> WHAT YOU SHOULD DO: Word for word, restate the entries below and exclude every image.

> PROVIDED RECORDS:
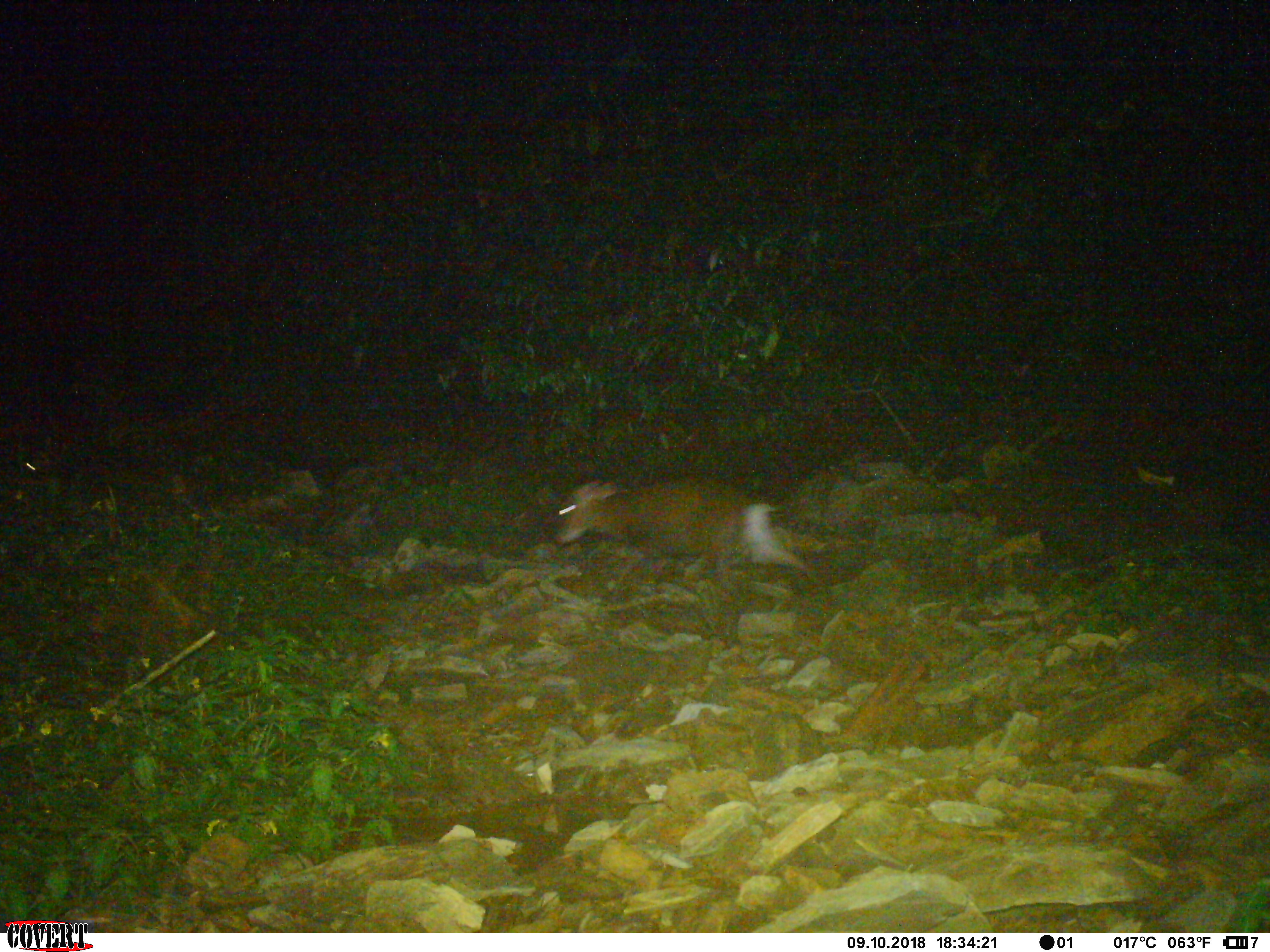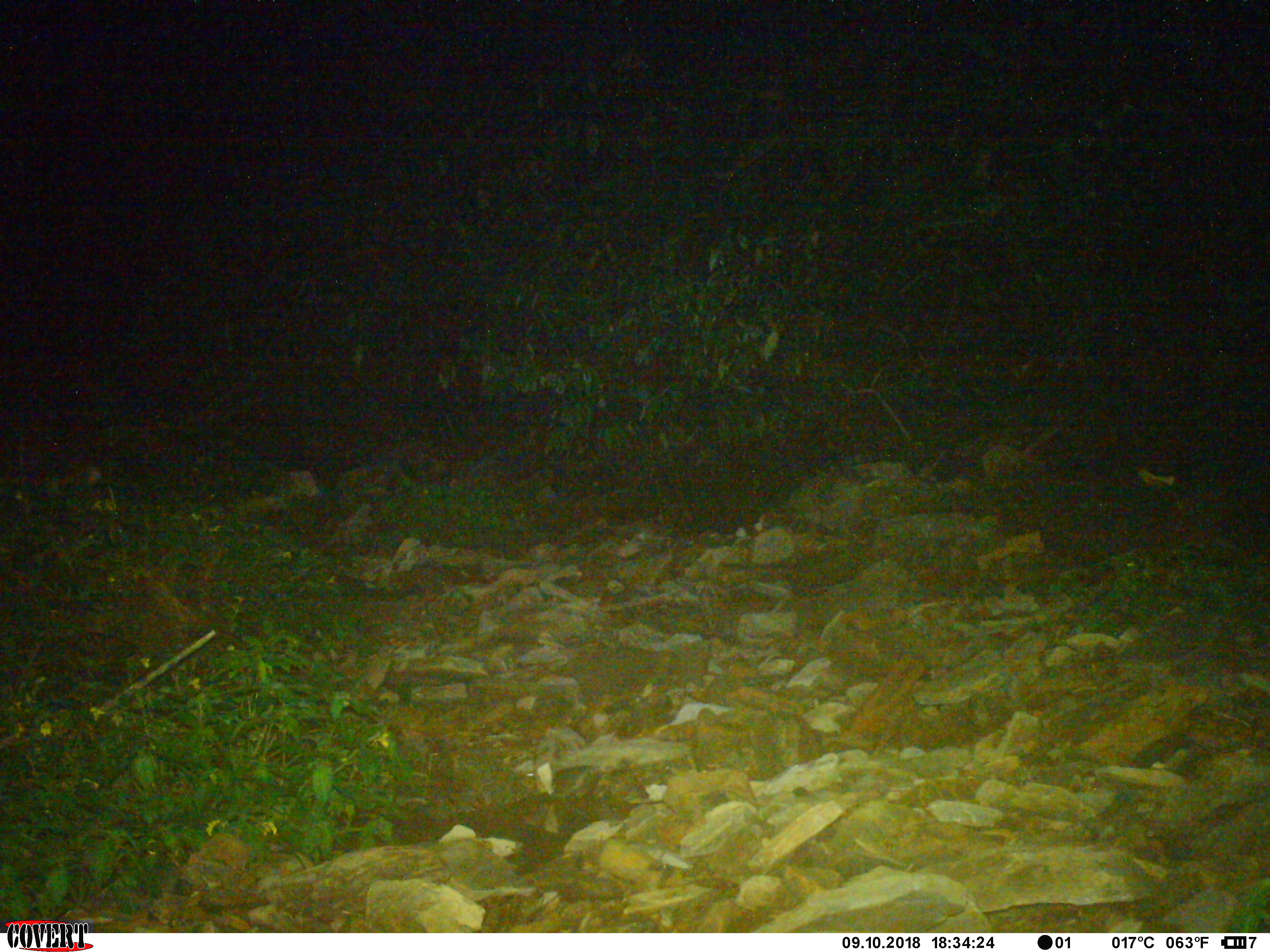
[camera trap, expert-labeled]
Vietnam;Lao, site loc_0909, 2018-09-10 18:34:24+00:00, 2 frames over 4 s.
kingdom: Animalia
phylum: Chordata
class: Mammalia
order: Artiodactyla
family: Cervidae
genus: Muntiacus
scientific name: Muntiacus rooseveltorum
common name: roosevelt's muntjac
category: roosevelts muntjac group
Roosevelts muntjac group (roosevelt's muntjac) (Muntiacus rooseveltorum). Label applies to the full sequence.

> FINISHED TASK:
[camera trap, expert-labeled]
Vietnam;Lao, site loc_0909, 2018-09-10 18:34:24+00:00, 2 frames over 4 s.
kingdom: Animalia
phylum: Chordata
class: Mammalia
order: Artiodactyla
family: Cervidae
genus: Muntiacus
scientific name: Muntiacus rooseveltorum
common name: roosevelt's muntjac
category: roosevelts muntjac group
Roosevelts muntjac group (roosevelt's muntjac) (Muntiacus rooseveltorum). Label applies to the full sequence.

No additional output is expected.